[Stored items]
----------------
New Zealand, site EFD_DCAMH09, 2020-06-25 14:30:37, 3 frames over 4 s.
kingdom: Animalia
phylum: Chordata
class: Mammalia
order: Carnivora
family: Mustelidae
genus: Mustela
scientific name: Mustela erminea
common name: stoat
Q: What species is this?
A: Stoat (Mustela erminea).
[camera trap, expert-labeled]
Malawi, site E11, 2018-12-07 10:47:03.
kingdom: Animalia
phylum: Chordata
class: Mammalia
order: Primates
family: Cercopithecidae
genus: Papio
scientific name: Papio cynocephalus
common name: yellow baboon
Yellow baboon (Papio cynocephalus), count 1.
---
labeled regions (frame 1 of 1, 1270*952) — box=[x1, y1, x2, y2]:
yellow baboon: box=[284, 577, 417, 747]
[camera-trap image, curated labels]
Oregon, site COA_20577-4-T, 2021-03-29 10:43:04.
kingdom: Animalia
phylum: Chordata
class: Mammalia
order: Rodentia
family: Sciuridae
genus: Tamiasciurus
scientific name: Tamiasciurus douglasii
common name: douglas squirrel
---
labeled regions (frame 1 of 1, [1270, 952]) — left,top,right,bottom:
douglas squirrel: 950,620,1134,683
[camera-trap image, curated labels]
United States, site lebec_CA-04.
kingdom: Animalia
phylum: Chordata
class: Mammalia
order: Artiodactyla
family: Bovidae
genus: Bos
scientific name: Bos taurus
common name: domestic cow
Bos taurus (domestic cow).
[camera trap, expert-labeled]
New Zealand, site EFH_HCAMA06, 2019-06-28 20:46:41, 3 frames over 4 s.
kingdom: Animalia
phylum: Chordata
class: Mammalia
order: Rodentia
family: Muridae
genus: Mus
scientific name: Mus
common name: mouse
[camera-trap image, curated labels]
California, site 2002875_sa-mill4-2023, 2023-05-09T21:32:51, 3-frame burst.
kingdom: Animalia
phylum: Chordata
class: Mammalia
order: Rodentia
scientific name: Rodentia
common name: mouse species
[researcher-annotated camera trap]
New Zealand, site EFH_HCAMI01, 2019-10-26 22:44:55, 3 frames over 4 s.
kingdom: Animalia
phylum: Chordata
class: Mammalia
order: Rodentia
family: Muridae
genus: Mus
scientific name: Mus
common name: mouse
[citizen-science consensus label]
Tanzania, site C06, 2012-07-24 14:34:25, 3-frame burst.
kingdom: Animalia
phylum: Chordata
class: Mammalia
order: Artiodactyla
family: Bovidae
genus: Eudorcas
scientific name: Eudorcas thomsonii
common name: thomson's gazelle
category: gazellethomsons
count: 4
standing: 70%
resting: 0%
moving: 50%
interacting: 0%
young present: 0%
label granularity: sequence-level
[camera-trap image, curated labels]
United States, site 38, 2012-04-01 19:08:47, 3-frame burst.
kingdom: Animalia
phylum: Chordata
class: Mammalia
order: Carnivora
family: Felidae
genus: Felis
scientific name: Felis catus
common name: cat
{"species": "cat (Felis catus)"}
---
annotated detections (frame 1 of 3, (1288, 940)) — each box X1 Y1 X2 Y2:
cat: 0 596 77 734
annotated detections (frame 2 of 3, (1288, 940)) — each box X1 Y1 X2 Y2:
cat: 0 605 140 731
----------------
*What is required*.
Go through the data and copy each line exactly as it was written.

*Answer to the problem*.
New Zealand, site EFD_DCAMH09, 2020-06-25 14:30:37, 3 frames over 4 s.
kingdom: Animalia
phylum: Chordata
class: Mammalia
order: Carnivora
family: Mustelidae
genus: Mustela
scientific name: Mustela erminea
common name: stoat
Q: What species is this?
A: Stoat (Mustela erminea).
[camera trap, expert-labeled]
Malawi, site E11, 2018-12-07 10:47:03.
kingdom: Animalia
phylum: Chordata
class: Mammalia
order: Primates
family: Cercopithecidae
genus: Papio
scientific name: Papio cynocephalus
common name: yellow baboon
Yellow baboon (Papio cynocephalus), count 1.
---
labeled regions (frame 1 of 1, 1270*952) — box=[x1, y1, x2, y2]:
yellow baboon: box=[284, 577, 417, 747]
[camera-trap image, curated labels]
Oregon, site COA_20577-4-T, 2021-03-29 10:43:04.
kingdom: Animalia
phylum: Chordata
class: Mammalia
order: Rodentia
family: Sciuridae
genus: Tamiasciurus
scientific name: Tamiasciurus douglasii
common name: douglas squirrel
---
labeled regions (frame 1 of 1, [1270, 952]) — left,top,right,bottom:
douglas squirrel: 950,620,1134,683
[camera-trap image, curated labels]
United States, site lebec_CA-04.
kingdom: Animalia
phylum: Chordata
class: Mammalia
order: Artiodactyla
family: Bovidae
genus: Bos
scientific name: Bos taurus
common name: domestic cow
Bos taurus (domestic cow).
[camera trap, expert-labeled]
New Zealand, site EFH_HCAMA06, 2019-06-28 20:46:41, 3 frames over 4 s.
kingdom: Animalia
phylum: Chordata
class: Mammalia
order: Rodentia
family: Muridae
genus: Mus
scientific name: Mus
common name: mouse
[camera-trap image, curated labels]
California, site 2002875_sa-mill4-2023, 2023-05-09T21:32:51, 3-frame burst.
kingdom: Animalia
phylum: Chordata
class: Mammalia
order: Rodentia
scientific name: Rodentia
common name: mouse species
[researcher-annotated camera trap]
New Zealand, site EFH_HCAMI01, 2019-10-26 22:44:55, 3 frames over 4 s.
kingdom: Animalia
phylum: Chordata
class: Mammalia
order: Rodentia
family: Muridae
genus: Mus
scientific name: Mus
common name: mouse
[citizen-science consensus label]
Tanzania, site C06, 2012-07-24 14:34:25, 3-frame burst.
kingdom: Animalia
phylum: Chordata
class: Mammalia
order: Artiodactyla
family: Bovidae
genus: Eudorcas
scientific name: Eudorcas thomsonii
common name: thomson's gazelle
category: gazellethomsons
count: 4
standing: 70%
resting: 0%
moving: 50%
interacting: 0%
young present: 0%
label granularity: sequence-level
[camera-trap image, curated labels]
United States, site 38, 2012-04-01 19:08:47, 3-frame burst.
kingdom: Animalia
phylum: Chordata
class: Mammalia
order: Carnivora
family: Felidae
genus: Felis
scientific name: Felis catus
common name: cat
{"species": "cat (Felis catus)"}
---
annotated detections (frame 1 of 3, (1288, 940)) — each box X1 Y1 X2 Y2:
cat: 0 596 77 734
annotated detections (frame 2 of 3, (1288, 940)) — each box X1 Y1 X2 Y2:
cat: 0 605 140 731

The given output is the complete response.